Part of pawnshop enterprising entails provision of products such as vehicles, laptop, television, and gadgets by clients in return for quick cash. In the Botswana market vehicles remains the most pawned item as they attract a large sum of money compared to other movable property.
Nakedi recalls that before the Covid pandemic, Thobela did not encounter issues relating to payment of salaries, rent, and utilities.
“Now we always work to make sure we have something for salaries, utilities and as for rent our landlords have been very lenient as they have not given us any problems. Government support in the form of a subsidy was necessary however we felt it was too short for the three months period it took place. It should have been continued until end of State of Emergence”, says Nakedi.
As a way forward, Nakedi suggest that the Government should make an arrangement that will enable financial institutions to lend businesses such as Pawnshop money, as they are registered legitimate businesses. “We need Government and other stakeholders to change their perceptions toward Pawnshops as they help a lot of people with exclusive service.”
On the bright side and in a bid to adapt to changes brought to the industry and economy by the pandemic Pula pawnshop has introduced a WhatsApp valuation, where it does appraisal of its customer’s properties. Customers send pictures and details of their appliances or vehicle to get pawn value estimation and then visit the business premises once an agreement has been reached. This helps to reduce movement in and out of the business premises.

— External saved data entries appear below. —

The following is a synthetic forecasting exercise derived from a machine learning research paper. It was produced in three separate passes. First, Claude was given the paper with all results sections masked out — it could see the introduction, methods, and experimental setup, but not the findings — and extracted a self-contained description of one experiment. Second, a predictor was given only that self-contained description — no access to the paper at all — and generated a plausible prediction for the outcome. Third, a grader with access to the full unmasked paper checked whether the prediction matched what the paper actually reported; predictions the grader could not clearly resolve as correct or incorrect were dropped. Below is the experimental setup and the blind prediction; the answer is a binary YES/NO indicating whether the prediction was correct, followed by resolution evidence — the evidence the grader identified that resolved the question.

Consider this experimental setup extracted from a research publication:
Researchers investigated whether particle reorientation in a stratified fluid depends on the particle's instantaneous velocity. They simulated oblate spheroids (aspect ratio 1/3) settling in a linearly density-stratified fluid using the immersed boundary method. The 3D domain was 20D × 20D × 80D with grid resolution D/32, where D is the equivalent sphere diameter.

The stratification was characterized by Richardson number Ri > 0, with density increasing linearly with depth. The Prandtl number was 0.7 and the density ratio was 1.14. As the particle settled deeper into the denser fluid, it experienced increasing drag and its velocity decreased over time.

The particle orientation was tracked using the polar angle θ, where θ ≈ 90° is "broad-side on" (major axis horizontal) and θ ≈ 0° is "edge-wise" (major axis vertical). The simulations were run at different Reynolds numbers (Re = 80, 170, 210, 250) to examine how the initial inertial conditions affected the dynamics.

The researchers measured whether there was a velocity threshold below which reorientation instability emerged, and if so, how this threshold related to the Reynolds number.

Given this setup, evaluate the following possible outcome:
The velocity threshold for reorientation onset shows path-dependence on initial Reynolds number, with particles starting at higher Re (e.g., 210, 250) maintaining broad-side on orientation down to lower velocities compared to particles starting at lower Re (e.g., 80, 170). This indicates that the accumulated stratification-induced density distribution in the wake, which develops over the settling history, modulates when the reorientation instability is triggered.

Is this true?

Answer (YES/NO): NO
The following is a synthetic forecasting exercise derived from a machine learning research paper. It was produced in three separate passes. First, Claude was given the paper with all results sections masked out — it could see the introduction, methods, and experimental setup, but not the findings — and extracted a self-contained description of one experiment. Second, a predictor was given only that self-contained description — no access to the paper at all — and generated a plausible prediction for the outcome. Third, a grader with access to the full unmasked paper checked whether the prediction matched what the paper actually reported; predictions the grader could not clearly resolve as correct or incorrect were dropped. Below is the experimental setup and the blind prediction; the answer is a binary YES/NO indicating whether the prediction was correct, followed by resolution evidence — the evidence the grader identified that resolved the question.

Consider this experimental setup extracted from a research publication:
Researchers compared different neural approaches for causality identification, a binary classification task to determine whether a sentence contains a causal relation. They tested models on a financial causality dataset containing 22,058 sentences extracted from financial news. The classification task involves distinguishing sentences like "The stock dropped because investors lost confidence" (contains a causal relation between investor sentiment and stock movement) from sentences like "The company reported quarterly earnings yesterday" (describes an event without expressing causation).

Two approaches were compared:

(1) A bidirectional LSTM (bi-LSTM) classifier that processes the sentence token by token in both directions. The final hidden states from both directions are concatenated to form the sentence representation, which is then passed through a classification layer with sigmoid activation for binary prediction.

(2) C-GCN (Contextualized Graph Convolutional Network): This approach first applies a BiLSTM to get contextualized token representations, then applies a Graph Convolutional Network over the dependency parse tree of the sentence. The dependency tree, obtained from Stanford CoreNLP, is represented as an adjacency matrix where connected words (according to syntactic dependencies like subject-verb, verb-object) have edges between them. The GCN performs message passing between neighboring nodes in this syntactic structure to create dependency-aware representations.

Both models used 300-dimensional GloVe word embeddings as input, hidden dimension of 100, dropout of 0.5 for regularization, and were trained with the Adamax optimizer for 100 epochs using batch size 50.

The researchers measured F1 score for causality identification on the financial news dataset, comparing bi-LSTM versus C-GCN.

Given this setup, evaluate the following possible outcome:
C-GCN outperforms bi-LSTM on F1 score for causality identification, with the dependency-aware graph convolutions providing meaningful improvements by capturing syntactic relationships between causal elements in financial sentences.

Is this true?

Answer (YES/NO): NO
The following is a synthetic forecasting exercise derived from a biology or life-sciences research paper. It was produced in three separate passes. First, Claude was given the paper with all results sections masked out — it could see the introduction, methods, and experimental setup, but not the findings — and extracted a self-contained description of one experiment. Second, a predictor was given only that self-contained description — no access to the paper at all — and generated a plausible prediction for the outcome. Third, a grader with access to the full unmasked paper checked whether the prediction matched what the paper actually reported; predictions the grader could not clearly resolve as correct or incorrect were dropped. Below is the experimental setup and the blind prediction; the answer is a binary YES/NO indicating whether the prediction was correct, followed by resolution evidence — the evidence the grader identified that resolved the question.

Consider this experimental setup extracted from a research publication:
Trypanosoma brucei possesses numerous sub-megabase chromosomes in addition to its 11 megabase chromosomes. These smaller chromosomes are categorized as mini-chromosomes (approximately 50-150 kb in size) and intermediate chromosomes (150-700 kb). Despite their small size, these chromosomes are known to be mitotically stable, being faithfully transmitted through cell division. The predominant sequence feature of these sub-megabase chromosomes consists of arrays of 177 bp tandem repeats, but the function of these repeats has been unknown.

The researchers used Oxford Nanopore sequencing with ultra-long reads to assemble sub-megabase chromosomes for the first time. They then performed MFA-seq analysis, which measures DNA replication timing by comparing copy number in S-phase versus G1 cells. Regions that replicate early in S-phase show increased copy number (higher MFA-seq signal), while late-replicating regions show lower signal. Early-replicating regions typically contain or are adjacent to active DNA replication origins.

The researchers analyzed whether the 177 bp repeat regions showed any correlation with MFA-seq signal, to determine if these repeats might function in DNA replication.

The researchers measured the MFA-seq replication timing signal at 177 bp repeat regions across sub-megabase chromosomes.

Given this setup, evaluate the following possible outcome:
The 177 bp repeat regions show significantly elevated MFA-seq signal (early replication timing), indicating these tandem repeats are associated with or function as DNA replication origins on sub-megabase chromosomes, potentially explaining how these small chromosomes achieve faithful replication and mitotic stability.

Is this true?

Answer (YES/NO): YES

Thobela Pawnshop on the other end has introduced initiatives such as the ‘pawn and drive’ which allows customers to keep their vehicles for a period of two-months at an interest equivalent to one month. The Tlokweng based pawn brokers have also adjusted their payment plans.
A growing industry…..
Despite a shocking decline in business, available official figures shows that pawn brokering has over the recent times been increasing at a diminishing rate.
The most recent NBFIRA research report shows that exempted pawnshops in Botswana increased from 13 to 87 between the years 2014 and 2020. This reflects a six fold (615%) growth with the most significant increases noted in 2015 and 2016 as the numbers grew by 14 and 30, respectively.

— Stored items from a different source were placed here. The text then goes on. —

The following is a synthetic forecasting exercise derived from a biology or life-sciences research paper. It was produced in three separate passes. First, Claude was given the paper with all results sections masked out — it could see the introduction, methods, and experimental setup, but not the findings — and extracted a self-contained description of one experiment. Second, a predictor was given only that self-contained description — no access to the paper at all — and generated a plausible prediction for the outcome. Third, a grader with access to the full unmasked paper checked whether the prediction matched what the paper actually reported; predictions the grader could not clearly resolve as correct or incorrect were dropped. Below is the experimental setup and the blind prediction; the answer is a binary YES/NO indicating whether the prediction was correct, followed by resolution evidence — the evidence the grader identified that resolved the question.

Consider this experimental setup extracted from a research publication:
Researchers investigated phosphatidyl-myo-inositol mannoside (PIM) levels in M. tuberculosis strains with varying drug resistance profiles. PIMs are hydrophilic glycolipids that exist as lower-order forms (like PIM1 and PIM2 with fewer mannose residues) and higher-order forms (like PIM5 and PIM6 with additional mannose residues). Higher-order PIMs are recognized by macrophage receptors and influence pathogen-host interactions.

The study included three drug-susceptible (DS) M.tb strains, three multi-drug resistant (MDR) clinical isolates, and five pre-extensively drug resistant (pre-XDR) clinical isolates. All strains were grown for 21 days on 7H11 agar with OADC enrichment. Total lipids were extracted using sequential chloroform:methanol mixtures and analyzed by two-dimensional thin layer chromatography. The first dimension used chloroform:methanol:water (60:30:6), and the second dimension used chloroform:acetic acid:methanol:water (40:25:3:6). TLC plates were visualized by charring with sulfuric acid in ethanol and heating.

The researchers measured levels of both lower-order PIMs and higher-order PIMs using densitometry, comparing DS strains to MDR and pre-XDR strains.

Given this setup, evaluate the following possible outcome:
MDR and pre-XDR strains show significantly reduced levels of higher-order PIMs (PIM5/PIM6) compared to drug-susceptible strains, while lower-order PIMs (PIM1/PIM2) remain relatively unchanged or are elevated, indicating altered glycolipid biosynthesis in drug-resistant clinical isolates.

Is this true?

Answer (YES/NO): YES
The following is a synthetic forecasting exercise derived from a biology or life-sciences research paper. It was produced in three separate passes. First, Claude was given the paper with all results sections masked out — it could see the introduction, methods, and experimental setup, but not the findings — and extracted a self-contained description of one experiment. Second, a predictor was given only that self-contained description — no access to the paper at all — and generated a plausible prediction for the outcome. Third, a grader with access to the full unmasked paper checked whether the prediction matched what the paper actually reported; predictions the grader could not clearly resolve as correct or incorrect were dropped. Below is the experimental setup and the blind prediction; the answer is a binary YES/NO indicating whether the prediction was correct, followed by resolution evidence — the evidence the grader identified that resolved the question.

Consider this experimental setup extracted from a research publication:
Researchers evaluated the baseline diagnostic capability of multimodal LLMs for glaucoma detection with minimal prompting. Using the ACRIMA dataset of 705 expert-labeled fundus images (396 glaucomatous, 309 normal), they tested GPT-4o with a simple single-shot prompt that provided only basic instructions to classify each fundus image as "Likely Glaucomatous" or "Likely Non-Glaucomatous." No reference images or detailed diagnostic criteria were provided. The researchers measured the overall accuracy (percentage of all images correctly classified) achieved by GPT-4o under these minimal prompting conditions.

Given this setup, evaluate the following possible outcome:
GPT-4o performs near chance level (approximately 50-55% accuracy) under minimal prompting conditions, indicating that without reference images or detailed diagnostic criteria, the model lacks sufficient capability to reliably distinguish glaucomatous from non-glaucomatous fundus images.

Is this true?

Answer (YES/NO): NO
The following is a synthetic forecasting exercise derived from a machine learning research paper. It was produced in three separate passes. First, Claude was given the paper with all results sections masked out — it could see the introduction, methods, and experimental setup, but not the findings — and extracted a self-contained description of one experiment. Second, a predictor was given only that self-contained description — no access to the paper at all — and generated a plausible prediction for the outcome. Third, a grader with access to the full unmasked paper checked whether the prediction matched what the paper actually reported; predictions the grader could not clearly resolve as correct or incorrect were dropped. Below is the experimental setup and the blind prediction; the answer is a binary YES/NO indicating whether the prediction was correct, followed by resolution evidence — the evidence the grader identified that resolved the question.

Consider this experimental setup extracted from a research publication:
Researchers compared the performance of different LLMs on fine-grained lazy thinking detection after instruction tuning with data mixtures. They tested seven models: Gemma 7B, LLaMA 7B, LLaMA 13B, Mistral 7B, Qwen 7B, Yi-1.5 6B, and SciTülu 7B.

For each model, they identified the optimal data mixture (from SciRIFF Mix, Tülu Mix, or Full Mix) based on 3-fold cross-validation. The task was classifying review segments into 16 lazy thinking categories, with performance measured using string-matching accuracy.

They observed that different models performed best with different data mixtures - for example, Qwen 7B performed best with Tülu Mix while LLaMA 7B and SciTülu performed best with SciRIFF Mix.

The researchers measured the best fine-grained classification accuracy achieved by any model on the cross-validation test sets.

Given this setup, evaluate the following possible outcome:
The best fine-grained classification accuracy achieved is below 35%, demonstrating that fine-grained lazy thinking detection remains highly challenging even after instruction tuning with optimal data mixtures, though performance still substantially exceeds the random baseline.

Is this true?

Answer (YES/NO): NO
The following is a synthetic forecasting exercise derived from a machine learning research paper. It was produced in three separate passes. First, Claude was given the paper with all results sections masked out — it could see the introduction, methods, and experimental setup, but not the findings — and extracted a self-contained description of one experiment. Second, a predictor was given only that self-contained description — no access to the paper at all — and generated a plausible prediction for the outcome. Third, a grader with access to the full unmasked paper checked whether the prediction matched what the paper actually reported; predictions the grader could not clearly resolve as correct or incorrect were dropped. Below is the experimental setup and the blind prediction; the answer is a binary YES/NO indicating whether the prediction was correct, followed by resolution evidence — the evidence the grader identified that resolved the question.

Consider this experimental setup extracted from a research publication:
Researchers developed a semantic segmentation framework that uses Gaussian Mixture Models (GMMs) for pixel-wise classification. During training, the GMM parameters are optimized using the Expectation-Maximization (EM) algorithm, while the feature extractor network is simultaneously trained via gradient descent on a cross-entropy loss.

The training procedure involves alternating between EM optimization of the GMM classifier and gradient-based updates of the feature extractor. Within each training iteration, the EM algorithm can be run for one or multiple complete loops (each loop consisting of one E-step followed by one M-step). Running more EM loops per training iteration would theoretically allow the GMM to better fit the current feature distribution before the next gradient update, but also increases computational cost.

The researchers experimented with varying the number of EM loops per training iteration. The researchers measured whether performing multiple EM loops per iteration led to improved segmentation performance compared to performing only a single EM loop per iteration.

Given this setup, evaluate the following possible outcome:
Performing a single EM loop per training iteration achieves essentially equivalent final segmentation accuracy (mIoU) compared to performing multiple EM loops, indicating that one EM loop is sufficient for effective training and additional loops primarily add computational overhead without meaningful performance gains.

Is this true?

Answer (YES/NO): YES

By the end of 2020, there were 93 exempted pawnshops in the country with most of them concentrated in urban and peri-urban areas. A further geographical location breakdown shows that 56 percent of the pawnshops are in Gaborone while 13 percent are in Francistown.
A further analysis of the NBFIRA data with focus on financial performance of the pawnshops business notably pegs the loan book value at P14.69 million at as December 2019. The 2019 loan book value reflected is for only 15 pawnshops businesses which had submitted data to the industry regulator for that reporting period. NBFIRA says based on the 2019 financial performance of the 15 unnamed pawn brokers, the total industry loan book value could be higher as more data is yet to be collected.
The financial performance of pawnshops is measured by the loan book values (accounts receivables), that is; the total of all outstanding loans in the company books at the end of a given reporting period.
The NBFIRA Act, 2016 defines a pawnshop as “a person licensed to engage in the business of lending money on personal property that is physically delivered to him or her as a security for loan transaction or lending money upon goods, wares or merchandise pledged, stored or deposited as security or engages in the business of purchasing tangible personal property to be left in pawn, on condition that it may be redeemed by the seller for a fixed price within a fixed period of time’’.
NBFIRA says the pawnshop business is a major contributor towards the financial inclusion agenda in Botswana as loans are granted to borrowers who can pledge collateral in the form of moveable property, in exchange for the loans.